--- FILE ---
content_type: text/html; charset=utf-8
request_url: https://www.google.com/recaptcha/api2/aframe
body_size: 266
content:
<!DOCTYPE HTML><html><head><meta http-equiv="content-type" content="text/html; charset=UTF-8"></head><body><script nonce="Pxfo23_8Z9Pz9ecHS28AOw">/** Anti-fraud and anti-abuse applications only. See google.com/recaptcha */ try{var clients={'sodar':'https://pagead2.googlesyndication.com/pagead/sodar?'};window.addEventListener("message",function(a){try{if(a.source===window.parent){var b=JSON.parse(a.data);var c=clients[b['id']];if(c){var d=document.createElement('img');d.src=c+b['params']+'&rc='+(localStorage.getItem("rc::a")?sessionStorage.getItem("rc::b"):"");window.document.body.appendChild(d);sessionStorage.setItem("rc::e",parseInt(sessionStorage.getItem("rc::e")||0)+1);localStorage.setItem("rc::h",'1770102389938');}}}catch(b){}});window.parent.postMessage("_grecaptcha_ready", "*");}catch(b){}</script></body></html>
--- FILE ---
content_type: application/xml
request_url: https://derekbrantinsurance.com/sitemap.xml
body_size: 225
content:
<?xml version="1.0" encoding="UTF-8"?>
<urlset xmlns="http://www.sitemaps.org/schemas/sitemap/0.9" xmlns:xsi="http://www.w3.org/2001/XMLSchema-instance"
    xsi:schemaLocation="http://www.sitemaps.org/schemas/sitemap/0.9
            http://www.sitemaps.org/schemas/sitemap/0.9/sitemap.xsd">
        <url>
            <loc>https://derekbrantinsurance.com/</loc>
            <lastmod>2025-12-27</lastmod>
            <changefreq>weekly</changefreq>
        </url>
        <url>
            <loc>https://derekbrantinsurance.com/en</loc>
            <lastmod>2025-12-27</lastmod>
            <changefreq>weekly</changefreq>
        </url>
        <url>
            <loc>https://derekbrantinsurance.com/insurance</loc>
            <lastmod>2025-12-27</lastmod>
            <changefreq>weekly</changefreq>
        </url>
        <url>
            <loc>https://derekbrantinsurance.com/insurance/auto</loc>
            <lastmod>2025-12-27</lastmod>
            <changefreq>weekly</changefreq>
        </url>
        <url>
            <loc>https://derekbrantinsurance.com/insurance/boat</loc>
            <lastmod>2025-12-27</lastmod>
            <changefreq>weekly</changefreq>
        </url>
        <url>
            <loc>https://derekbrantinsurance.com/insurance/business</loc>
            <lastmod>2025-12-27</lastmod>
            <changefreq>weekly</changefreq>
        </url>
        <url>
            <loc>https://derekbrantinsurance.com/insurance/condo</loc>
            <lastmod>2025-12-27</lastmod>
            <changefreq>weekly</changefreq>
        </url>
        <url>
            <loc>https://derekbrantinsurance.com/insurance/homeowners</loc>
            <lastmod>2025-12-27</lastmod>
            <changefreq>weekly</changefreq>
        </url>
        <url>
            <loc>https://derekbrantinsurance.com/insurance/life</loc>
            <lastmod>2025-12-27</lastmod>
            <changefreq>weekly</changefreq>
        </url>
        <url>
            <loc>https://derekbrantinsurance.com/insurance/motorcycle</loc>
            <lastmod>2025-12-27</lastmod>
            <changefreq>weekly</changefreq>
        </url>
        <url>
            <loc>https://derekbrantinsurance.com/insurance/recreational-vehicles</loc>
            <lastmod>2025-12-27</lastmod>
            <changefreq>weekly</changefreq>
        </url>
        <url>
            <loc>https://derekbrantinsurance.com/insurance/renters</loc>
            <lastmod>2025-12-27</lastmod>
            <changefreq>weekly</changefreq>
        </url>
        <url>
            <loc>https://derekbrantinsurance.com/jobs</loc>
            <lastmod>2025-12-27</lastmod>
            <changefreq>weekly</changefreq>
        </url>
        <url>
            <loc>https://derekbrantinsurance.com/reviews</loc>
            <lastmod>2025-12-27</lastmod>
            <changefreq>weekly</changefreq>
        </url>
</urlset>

-------------------------

_WORK REQUIRED_: Repeat the data word for word, leaving out no line.

_WRITTEN SOLUTION_:
--- FILE ---
content_type: text/html; charset=utf-8
request_url: https://www.google.com/recaptcha/api2/aframe
body_size: 266
content:
<!DOCTYPE HTML><html><head><meta http-equiv="content-type" content="text/html; charset=UTF-8"></head><body><script nonce="Pxfo23_8Z9Pz9ecHS28AOw">/** Anti-fraud and anti-abuse applications only. See google.com/recaptcha */ try{var clients={'sodar':'https://pagead2.googlesyndication.com/pagead/sodar?'};window.addEventListener("message",function(a){try{if(a.source===window.parent){var b=JSON.parse(a.data);var c=clients[b['id']];if(c){var d=document.createElement('img');d.src=c+b['params']+'&rc='+(localStorage.getItem("rc::a")?sessionStorage.getItem("rc::b"):"");window.document.body.appendChild(d);sessionStorage.setItem("rc::e",parseInt(sessionStorage.getItem("rc::e")||0)+1);localStorage.setItem("rc::h",'1770102389938');}}}catch(b){}});window.parent.postMessage("_grecaptcha_ready", "*");}catch(b){}</script></body></html>
--- FILE ---
content_type: application/xml
request_url: https://derekbrantinsurance.com/sitemap.xml
body_size: 225
content:
<?xml version="1.0" encoding="UTF-8"?>
<urlset xmlns="http://www.sitemaps.org/schemas/sitemap/0.9" xmlns:xsi="http://www.w3.org/2001/XMLSchema-instance"
    xsi:schemaLocation="http://www.sitemaps.org/schemas/sitemap/0.9
            http://www.sitemaps.org/schemas/sitemap/0.9/sitemap.xsd">
        <url>
            <loc>https://derekbrantinsurance.com/</loc>
            <lastmod>2025-12-27</lastmod>
            <changefreq>weekly</changefreq>
        </url>
        <url>
            <loc>https://derekbrantinsurance.com/en</loc>
            <lastmod>2025-12-27</lastmod>
            <changefreq>weekly</changefreq>
        </url>
        <url>
            <loc>https://derekbrantinsurance.com/insurance</loc>
            <lastmod>2025-12-27</lastmod>
            <changefreq>weekly</changefreq>
        </url>
        <url>
            <loc>https://derekbrantinsurance.com/insurance/auto</loc>
            <lastmod>2025-12-27</lastmod>
            <changefreq>weekly</changefreq>
        </url>
        <url>
            <loc>https://derekbrantinsurance.com/insurance/boat</loc>
            <lastmod>2025-12-27</lastmod>
            <changefreq>weekly</changefreq>
        </url>
        <url>
            <loc>https://derekbrantinsurance.com/insurance/business</loc>
            <lastmod>2025-12-27</lastmod>
            <changefreq>weekly</changefreq>
        </url>
        <url>
            <loc>https://derekbrantinsurance.com/insurance/condo</loc>
            <lastmod>2025-12-27</lastmod>
            <changefreq>weekly</changefreq>
        </url>
        <url>
            <loc>https://derekbrantinsurance.com/insurance/homeowners</loc>
            <lastmod>2025-12-27</lastmod>
            <changefreq>weekly</changefreq>
        </url>
        <url>
            <loc>https://derekbrantinsurance.com/insurance/life</loc>
            <lastmod>2025-12-27</lastmod>
            <changefreq>weekly</changefreq>
        </url>
        <url>
            <loc>https://derekbrantinsurance.com/insurance/motorcycle</loc>
            <lastmod>2025-12-27</lastmod>
            <changefreq>weekly</changefreq>
        </url>
        <url>
            <loc>https://derekbrantinsurance.com/insurance/recreational-vehicles</loc>
            <lastmod>2025-12-27</lastmod>
            <changefreq>weekly</changefreq>
        </url>
        <url>
            <loc>https://derekbrantinsurance.com/insurance/renters</loc>
            <lastmod>2025-12-27</lastmod>
            <changefreq>weekly</changefreq>
        </url>
        <url>
            <loc>https://derekbrantinsurance.com/jobs</loc>
            <lastmod>2025-12-27</lastmod>
            <changefreq>weekly</changefreq>
        </url>
        <url>
            <loc>https://derekbrantinsurance.com/reviews</loc>
            <lastmod>2025-12-27</lastmod>
            <changefreq>weekly</changefreq>
        </url>
</urlset>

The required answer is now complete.